What you need to do:
Would you please transcribe the listing exactly, with no images?

- - -

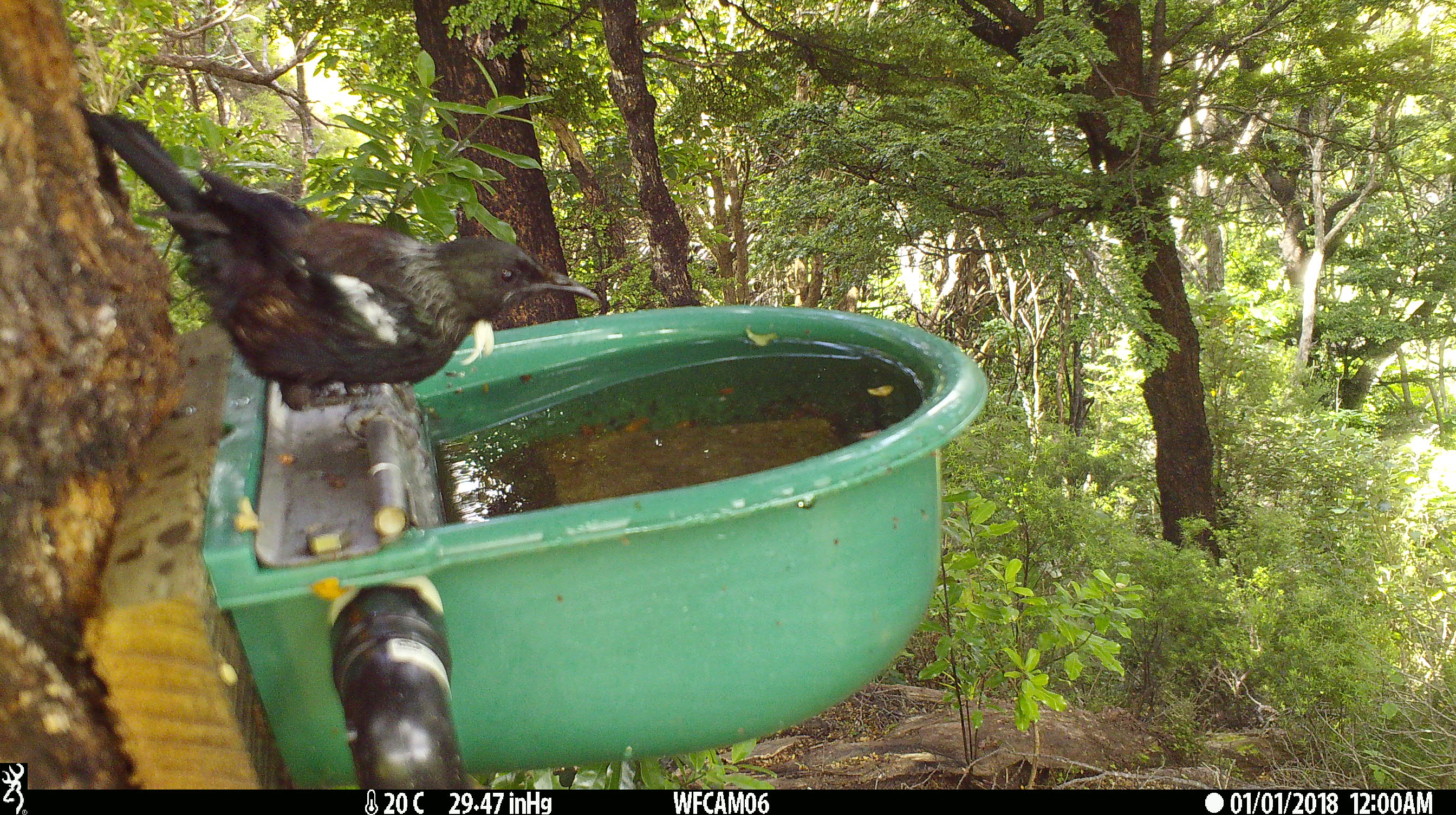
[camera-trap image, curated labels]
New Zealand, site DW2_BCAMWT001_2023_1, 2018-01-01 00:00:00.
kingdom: Animalia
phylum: Chordata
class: Aves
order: Passeriformes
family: Meliphagidae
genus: Prosthemadera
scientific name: Prosthemadera novaeseelandiae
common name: tui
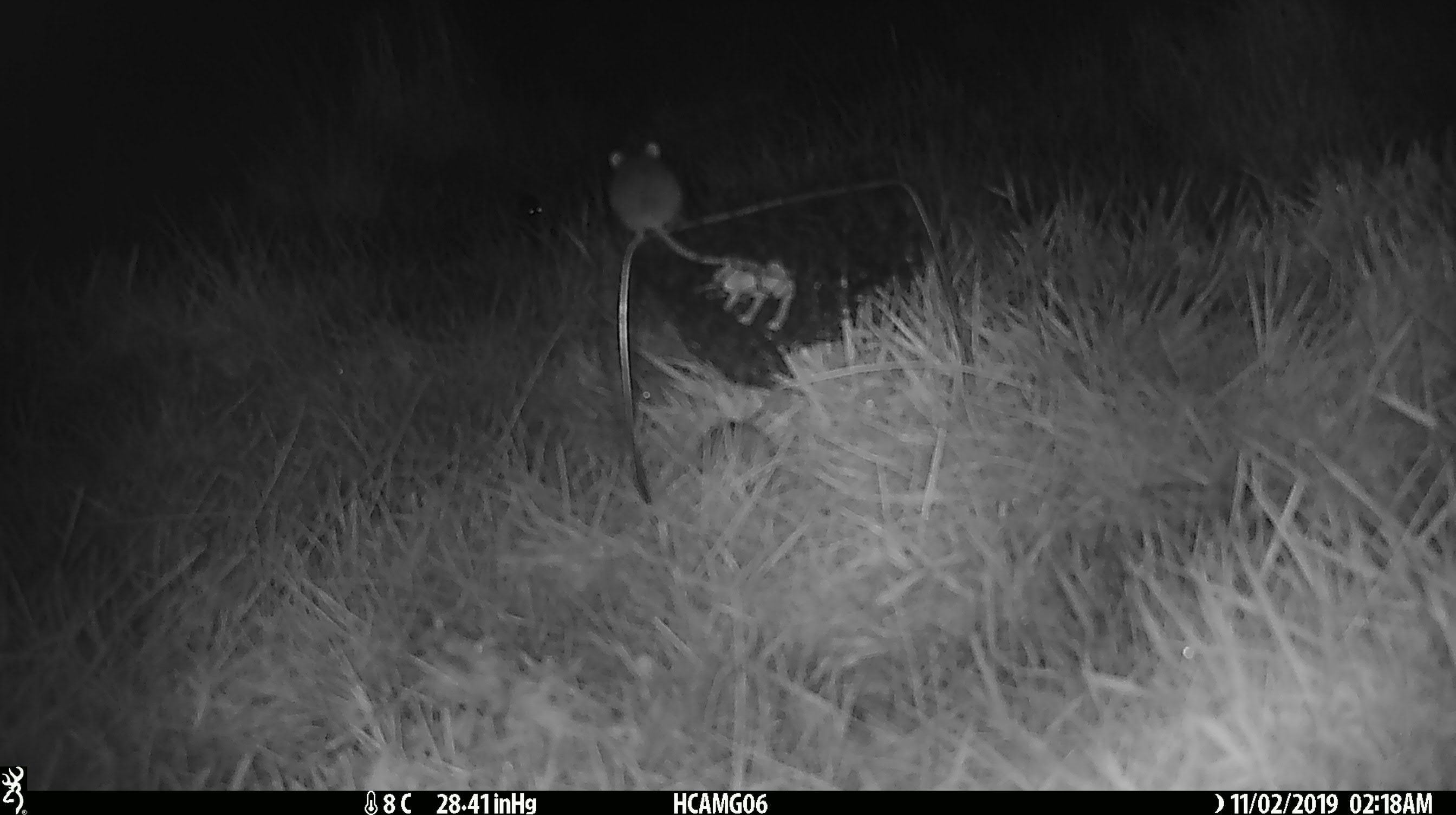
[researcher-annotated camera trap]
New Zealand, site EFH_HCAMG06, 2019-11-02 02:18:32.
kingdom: Animalia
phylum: Chordata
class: Mammalia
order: Rodentia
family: Muridae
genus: Mus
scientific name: Mus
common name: mouse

- - -

Task solution:
[camera-trap image, curated labels]
New Zealand, site DW2_BCAMWT001_2023_1, 2018-01-01 00:00:00.
kingdom: Animalia
phylum: Chordata
class: Aves
order: Passeriformes
family: Meliphagidae
genus: Prosthemadera
scientific name: Prosthemadera novaeseelandiae
common name: tui
[researcher-annotated camera trap]
New Zealand, site EFH_HCAMG06, 2019-11-02 02:18:32.
kingdom: Animalia
phylum: Chordata
class: Mammalia
order: Rodentia
family: Muridae
genus: Mus
scientific name: Mus
common name: mouse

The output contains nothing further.